では新鮮味がないといって決して不出来なゲームかと聴かれれば、明らかに違うと即答できます。プレイしていて嫌味を感じさせる部分がなく、イライラさせられる部分もない。もちろんシナリオに大きな起伏があるわけでなく、ラストの盛り上がりについても多少あったかといったところで決して褒められたデキではありませんが、主人公とヒロインの恋愛関係を楽しむといった点を思えば、それがいい方向に出ています。こうしたゲームにありがちなダメ主人公というわけでないので、必要以上に持ち上げられたシーンについてもあまり嫌味に感じない。萌えゲーの王道を走っているつもりで意外に道を踏み外してしまっているゲームが多い中で、こうして王道を踏み外さずにラストまで迎えられる作品というのは意外に少ないものなのです。

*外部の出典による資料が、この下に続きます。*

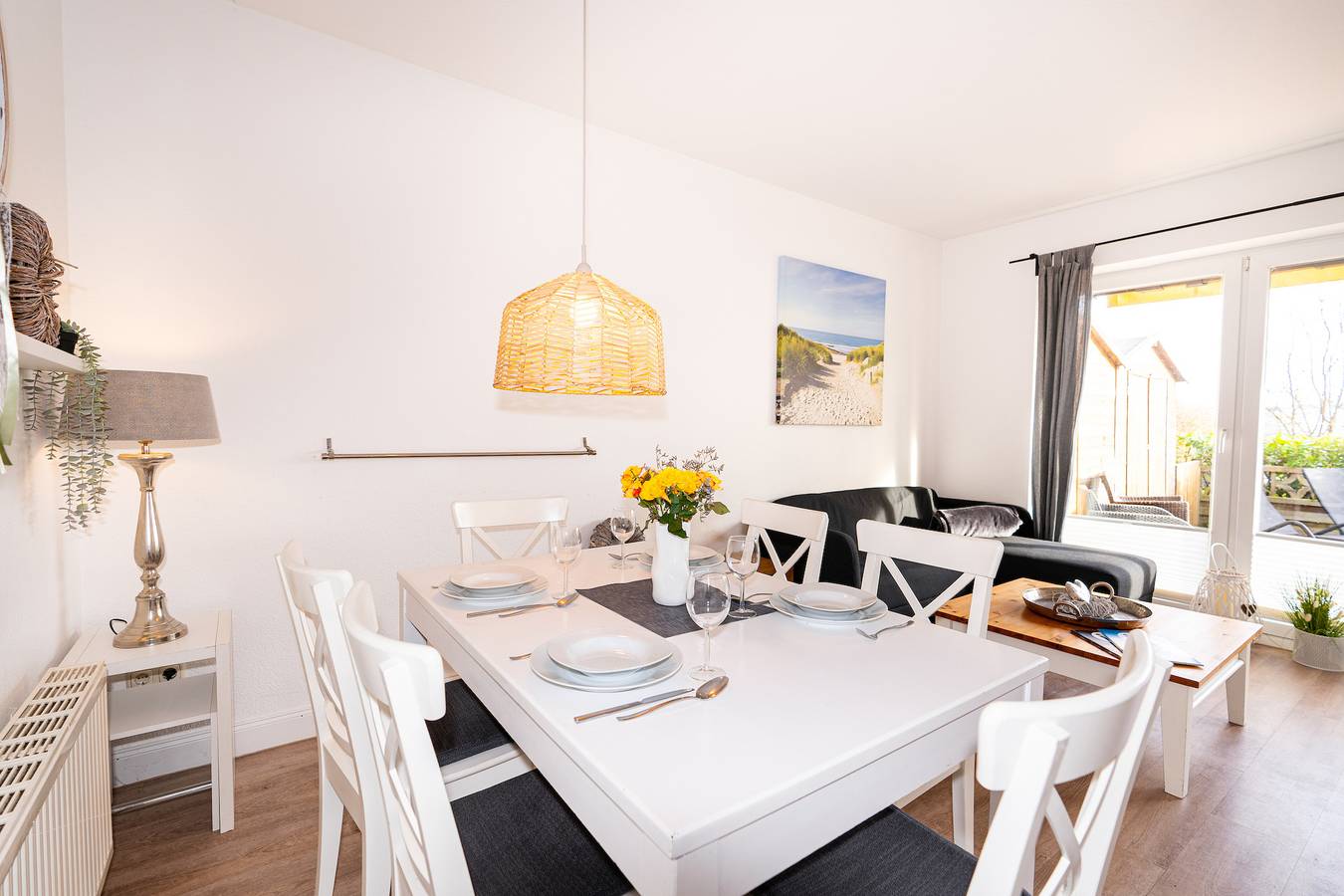 Ganze Ferienwohnung, Hasenbau in Grömitz, Ostholstein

ただまずまずの作品だったとは認めるものの、印象に残る作品だったかと聴かれると首を横に振らざるを得ないのは確か。ぼくの記憶力を考えると割り引かないといけないかもしれませんが、1年後このゲームのことをどこまで詳細に覚えているかどうかとなると、自信のある人はそう多くはないはず。これは設定等も王道ならヒロインも定番の配置で奇をてらったところが全くない点がその要因かもしれません。もちろんヒロインに魅力がないといったわけではなく、恋人同士になった後はなかなかのイチャラブっぷりを見せてくれるのですが、印象の残る強烈なイベントとなるとほとんど見当たらないのですね。
もちろんこのゲームが大振りのパンチを繰り出しKOを狙うタイプのボクサーではなくて、小さなパンチを積み重ねポイントを稼いでいくタイプなので仕方ないのかもしれませんが、それにしてももう少し印象の残るイベントが欲しかったと思うのですね。

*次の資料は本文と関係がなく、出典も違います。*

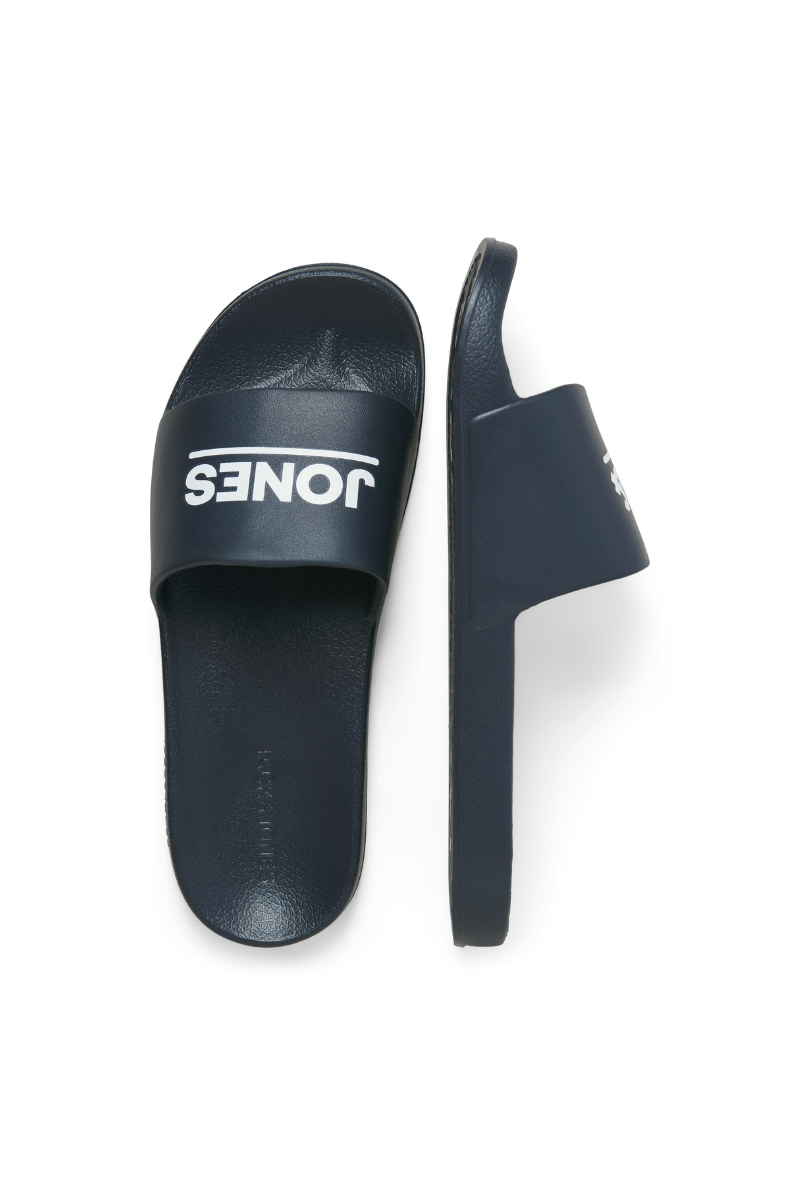 Front image  of Jack and jones wollie slider in charcoal, by brand Jack&jones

そんなぼくが今のところ一番印象に残っているのがみなもシナリオ。ぼく的にこのバイト先の先輩というポジションのヒロインはこれまでお気に入りに入選したことがなく一番期待していなかったキャラだったのですが、彼女のセールスポイントである包容力をコミュ障の小姑(伊織)との小さなイベントの積み重ねで表していくといった構成はこうした萌えゲーには珍しく新鮮に感じられました。決め手を持たずジャブを繰り出していくスタイルがこのゲームの持ち味と考えるならば、このシナリオがベストで次善のルートが奏絵というのがぼくの評価です。
逆にぼくの感覚的にヒロイン中で萌え分で上位にランクされるはずの結衣や櫛無の方が上積みという点では乏しかった。彼女たちのルートはイチャラブという点ではそれなりに悪くはないものの、概ねシナリオの流れは旧態依然としたものでHシーン以外ほとんど印象に残るものはありませんでした。

(総括)

古い皮袋に新しい酒というのはよくある例えですが、このゲームは古い皮袋にあえて古い酒を入れたというのが持ち味といっていいでしょう。それだけに物足りなさを感じられる部分は多いのですが、萌えゲーの王道ともいえる設定だけに安心してプレイできることは確か。ただ欲を言えばみなもルートのような味のあるルートがもう一つくらい欲しかった印象。特にこのみなもルートはイチャラブものにありがちな個別ルートに入るとほかのヒロインの影が薄くなるといった欠点が見られなかったのもプラスに作用しています。ただこういったゲームの宿命といえばそれまでですが、心に大きく響くようなシナリオではなかったということに関しては間違いないところでしょう。